ArgumentError - invalid byte sequence in UTF-8

Hi,

Every now and then I get errors relating to UTF8 encodings, and each time I fail to (guess) find the right combination of words to get Ruby 1.92 to play nice with some string it doesn't like.

Right now I want to open a log file and read it, but some script kiddie has decided to connect using some crazy non ASCII characters, and this line in my script

    File.readlines(logfile, :encoding => "UTF-8" )

Now spits out the error:

  ArgumentError - invalid byte sequence in UTF-8

when encountering lines like this:

83.44.178.124 - - [19/Jul/2011:19:15:00 +0100] ?.???S\x08\x02?N~],>~Q?~@6\x15`ҷ?~Vg?'dR\x1C??\x08?F\x06w?~H?~F?\x08P~V?\x0Bf\x22?\x17~M^??{??j\x1E??p?~AU~\\
"400" 166 "-" "-" "-"

I'd really like to know how to fix this without dropping 1.9. Does anyone know the magic words that will get this logfile read? These are my best efforts

    File.readlines(logfile, :encoding => "UTF-8" ).map{|e| e.force_encoding('UTF-8')}

    File.readlines(logfile, :encoding => "UTF-8" ).map{|e| e.encode('UTF-8', undef: :replace, replace: "??")}

    File.readlines(logfile, :encoding => "UTF-8" ).map{|e| e.encode('iso-8859-1', undef: :replace, replace: "??")}

They fail :frowning: They do read a logfile with valid utf8 in there. Any help is much appreciated.

Regards,
Iain

1) No matter what you do, there can always be an invalid byte sequence.
2) You have to know the encoding of a file to read it.

#encoding: utf-8

puts RUBY_VERSION

str = "m€, ¥ou"

File.open('text.txt', 'w') do |f|
  f.puts str
end

IO.foreach('text.txt', 'r') do |line|
  p line.encoding.name
  p line
end

--output:--
1.9.2
"UTF-8"
"m€, ¥ou\n"

···

--
Posted via http://www.ruby-forum.com/.

Iain Barnett wrote in post #1012004:

    File.readlines(logfile, :encoding => "UTF-8" )

Now spits out the error:

  ArgumentError - invalid byte sequence in UTF-8

Are you sure it's that particular line which splits out the error?
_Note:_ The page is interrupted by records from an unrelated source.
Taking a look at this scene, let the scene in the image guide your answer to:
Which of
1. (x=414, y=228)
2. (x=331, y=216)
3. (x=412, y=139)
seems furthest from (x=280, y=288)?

There are no hard-and-fast rules, because of the whole incoherent design
of ruby 1.9, but in many cases you can *read* a string which has invalid
encodings, but you get an error later on when you try to do things like
regexp matches on it.

irb(main):002:0> File.open("zzz1","wb") { |f| f.write("\xdd\xdd") }
=> 2
irb(main):003:0> File.readlines("zzz1")
=> ["\xDD\xDD"]
irb(main):004:0> File.readlines("zzz1", :encoding=>"UTF-8")
=> ["\xDD\xDD"]
irb(main):005:0> File.readlines("zzz1", :encoding=>"UTF-8")[0] =~ /./
ArgumentError: invalid byte sequence in UTF-8
  from (irb):5
  from /usr/local/bin/irb192:12:in `<main>'
irb(main):006:0>

You can of course set :encoding=>"BINARY" (or "ASCII-8BIT") when you
read the file. Or you could open the file in binary mode ("rb"), which I
don't think File.readlines supports directly, but File.open does. The
two are not exactly the same; binary mode also prevents CR/CRLF
translations on non-Unix platforms.

I'd suggest that BINARY mode is the way to go for you. If your objective
is to read in some log lines, chomp them, and write them out again,
whilst allowing arbitrary byte sequences, this will Just Work [TM], just
like it would in ruby 1.8.

However, regexp matches will be against individual bytes of the string,
rather than entire UTF-8 characters.

It's strange how in ruby 1.9, str works just fine with invalid
encodings, but str=~/./ does not. But that's only one of many strange
things about ruby 1.9.

···

--
Posted via http://www.ruby-forum.com/\.

Thanks. I am running some regex on the lines later, so that is where the script is actually choking. I'll just have to put up with this I suppose.

Again, many thanks.

Regards,
Iain

···

On 21 Jul 2011, at 13:26, Brian Candler wrote:

Iain Barnett wrote in post #1012004:

   File.readlines(logfile, :encoding => "UTF-8" )

Now spits out the error:

ArgumentError - invalid byte sequence in UTF-8

Are you sure it's that particular line which splits out the error?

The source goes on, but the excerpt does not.